Esse é também o perfil da maior faixa do eleitorado de direita. O macho branco é o militante e o eleitor típicos do reacionarismo e do extremismo. Mas essa eleição americana acrescenta informações ao que já se sabia.
O macho branco que dá base, faz ativismo e lidera a extrema direita não é mais só o cara com idades entre 45 e 60 anos. Evaporou-se aqui e lá a certeza de que o fascismo era uma ideia velha compartilhada pelos quase velhos do bolsonarismo e do trumpismo.
Javier Milei sustentou a ascensão do fascismo na Argentina graças ao apoio da juventude. Pablo Marçal renovou a militância bolsonarista aqui. E a ressurreição de Trump rejuvenesceu sua base nos Estados Unidos.
Nessa eleição nos EUA, haverá a maior diferença nas preferências de mulheres e de homens entre republicanos e democratas também por causa dessa renovação.
O quadro médio é esse: 53% dos homens que fazem escolhas estão com Trump e 37% estão com Kamala. E, com pequenas variações, é esse o quadro inverso para Kamala em relação ao voto feminino: ela tem 53% das mulheres e ele tem 36%.
Kamala tem apoio ainda maior entre mulheres jovens, mobilizadas pela defesa de direitos, principalmente ao aborto. Entre mulheres de até 30 anos, ela tem 67%, contra apenas 28% do apoio a Trump.
Mas Nicole Russell, colunista do USA Today, revela o seguinte: pela primeira vez os pesquisadores constataram que Trump tem muito apoio dos homens jovens e até da Geração Z, dos nascidos entre o final dos anos 90 e primeira década dos anos 2000. O apoio entre os jovens machos cresceu de 37% para 58%.
Os homens jovens, que até a eleição de Joe Biden estavam com os democratas, correram em direção a Trump. Porque também eles, por desalento e muitos outros fatores, sentem-se depreciados enquanto machos em formação num mundo de mulheres atrevidas.
É o que as pesquisas revelam e Nicole Russell aborda no artigo. O macho americano está carente. Não só o tio do zap, mas agora até o guri com idades ao redor dos 20 anos.
Esse eleitor que pode estar votando pela primeira vez também é trumpista. Como são os jovens que elegeram Milei na Argentina e quase levaram Marçal ao segundo turno em São Paulo.
A equipe de Trump tem mensagens específicas para esses jovens, nessa linha: Kamala trata vocês como se fossem homens dispensáveis, mas nós os valorizamos. Kamala assusta os homens por ser democrata e por ser mulher e negra.
Na abordagem da jornalista texana, sempre sob o ponto de vista conservador, “os homens estão mudando para a direita porque a esquerda os tornou desnecessários”. Kamala e a hegemonia feminista democrata teriam abandonado os coitados.
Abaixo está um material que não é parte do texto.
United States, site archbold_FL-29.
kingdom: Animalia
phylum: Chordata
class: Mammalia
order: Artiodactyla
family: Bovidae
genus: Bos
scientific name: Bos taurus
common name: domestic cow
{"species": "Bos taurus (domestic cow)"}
O que importa aqui não é o choro da moça que também se alia aos homens desprezados. Mas a certeza de que eles sofrem porque têm mesmo a sensação de que foram abandonados e são esnobados pelas mulheres não conservadoras.
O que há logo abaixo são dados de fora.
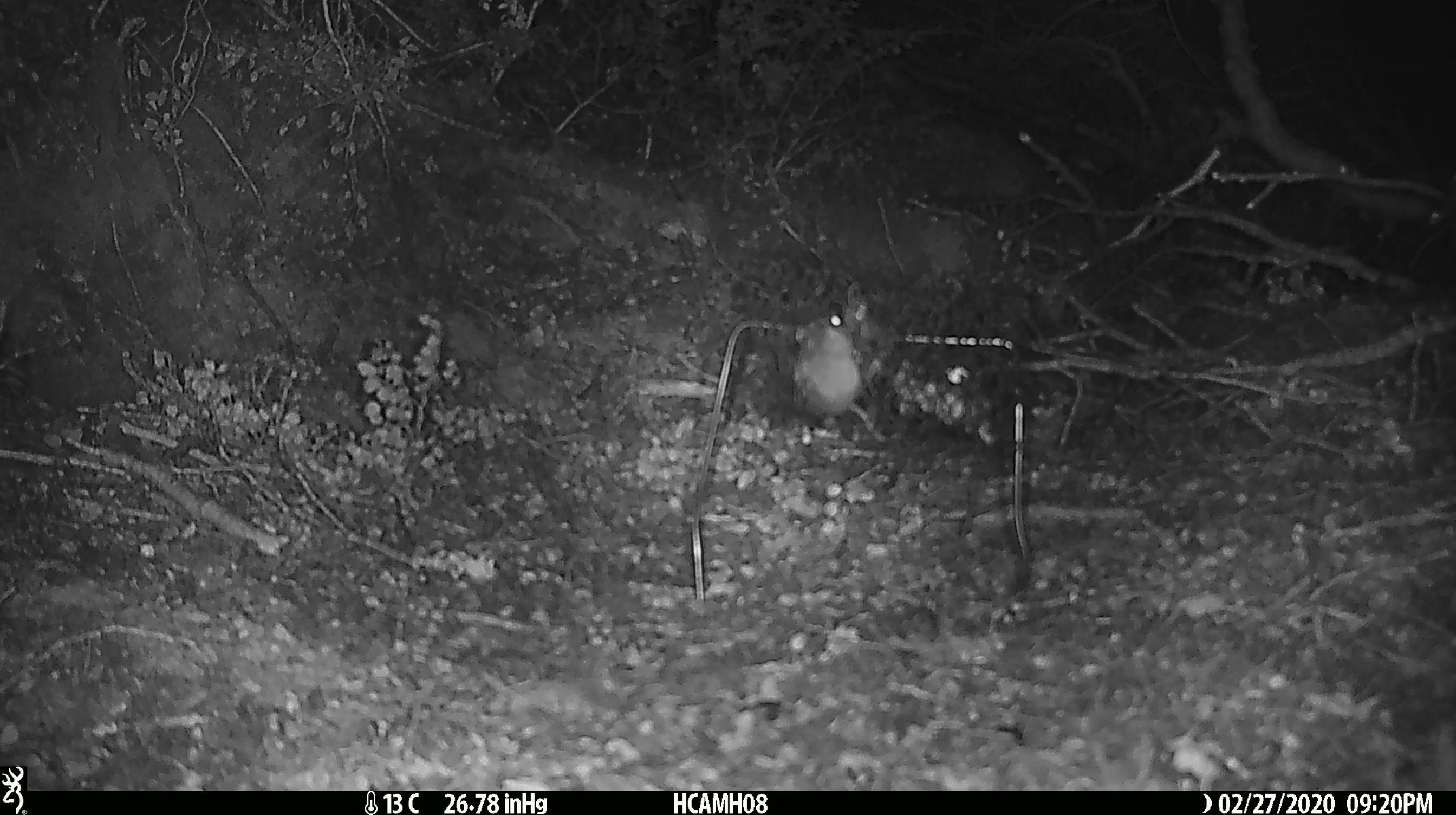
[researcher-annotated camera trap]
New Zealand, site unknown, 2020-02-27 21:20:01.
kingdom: Animalia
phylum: Chordata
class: Mammalia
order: Rodentia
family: Muridae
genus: Mus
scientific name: Mus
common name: mouse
Mouse (Mus).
É o que precisaremos examinar melhor também no Brasil, para que se tenha alguma medida do drama do macho atormentado que Bolsonaro tirou do armário e Pablo Marçal colocou aos berros no meio da rua.
Não só o macho assumidamente inseguro red pill das redes sociais. Não só o macho espalhafatoso que chama pela mãe. Mas o homem silencioso, que sofre e só na hora do voto explicita seus tormentos diante de mulheres indiferentes aos seus dramas.
O eleitor de extrema direita, num resumo que a política nos oferece, é o macho que se agarra a Trump, Bolsonaro, Marçal, Elon Musk e Milei para tentar voltar a ser o que nunca mais será.
E como ficam na cabeça dele a economia, a inflação, o emprego, os imigrantes? São bons pretextos do século 20 que eles usam como escudos. O macho que se protege na extrema direita teme mesmo as mulheres.